# [What the task requires]
Starting with the line that contains "Zdenek Miler - Kisvakond és a húsvét" and stopping after the line that contains "What is output", return each line below exactly as written, with no others.

Records contained in a dataset
#####
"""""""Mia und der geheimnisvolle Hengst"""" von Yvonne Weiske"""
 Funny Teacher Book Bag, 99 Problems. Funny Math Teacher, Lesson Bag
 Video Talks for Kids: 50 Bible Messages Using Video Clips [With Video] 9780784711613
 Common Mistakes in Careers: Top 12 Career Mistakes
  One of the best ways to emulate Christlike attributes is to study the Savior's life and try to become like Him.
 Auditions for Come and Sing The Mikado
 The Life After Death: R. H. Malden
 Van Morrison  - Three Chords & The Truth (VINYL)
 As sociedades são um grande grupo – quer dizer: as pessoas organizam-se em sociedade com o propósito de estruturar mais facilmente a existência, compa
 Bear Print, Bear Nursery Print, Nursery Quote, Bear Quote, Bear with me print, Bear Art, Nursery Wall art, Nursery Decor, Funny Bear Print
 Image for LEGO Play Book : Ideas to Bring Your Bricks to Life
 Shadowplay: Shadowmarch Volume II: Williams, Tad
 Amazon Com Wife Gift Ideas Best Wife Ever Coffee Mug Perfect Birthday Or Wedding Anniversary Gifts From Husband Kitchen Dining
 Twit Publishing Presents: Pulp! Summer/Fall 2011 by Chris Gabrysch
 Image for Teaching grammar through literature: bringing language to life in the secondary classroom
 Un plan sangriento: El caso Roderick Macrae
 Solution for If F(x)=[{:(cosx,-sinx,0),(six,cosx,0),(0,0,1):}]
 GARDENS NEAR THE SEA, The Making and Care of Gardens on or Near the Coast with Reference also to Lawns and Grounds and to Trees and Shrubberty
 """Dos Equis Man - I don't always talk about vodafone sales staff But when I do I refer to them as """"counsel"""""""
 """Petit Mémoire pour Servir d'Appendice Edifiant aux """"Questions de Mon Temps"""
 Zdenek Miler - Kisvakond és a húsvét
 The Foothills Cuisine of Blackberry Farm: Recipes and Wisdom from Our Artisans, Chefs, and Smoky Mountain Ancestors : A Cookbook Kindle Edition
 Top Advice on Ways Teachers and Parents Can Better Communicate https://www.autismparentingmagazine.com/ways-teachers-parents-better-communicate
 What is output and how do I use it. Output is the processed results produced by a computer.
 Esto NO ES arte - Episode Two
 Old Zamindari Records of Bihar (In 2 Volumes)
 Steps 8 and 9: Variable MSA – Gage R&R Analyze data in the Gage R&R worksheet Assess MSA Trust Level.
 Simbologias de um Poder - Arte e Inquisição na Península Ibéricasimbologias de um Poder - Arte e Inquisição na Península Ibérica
#####
# [Task response]
 Zdenek Miler - Kisvakond és a húsvét
 The Foothills Cuisine of Blackberry Farm: Recipes and Wisdom from Our Artisans, Chefs, and Smoky Mountain Ancestors : A Cookbook Kindle Edition
 Top Advice on Ways Teachers and Parents Can Better Communicate https://www.autismparentingmagazine.com/ways-teachers-parents-better-communicate
 What is output and how do I use it. Output is the processed results produced by a computer.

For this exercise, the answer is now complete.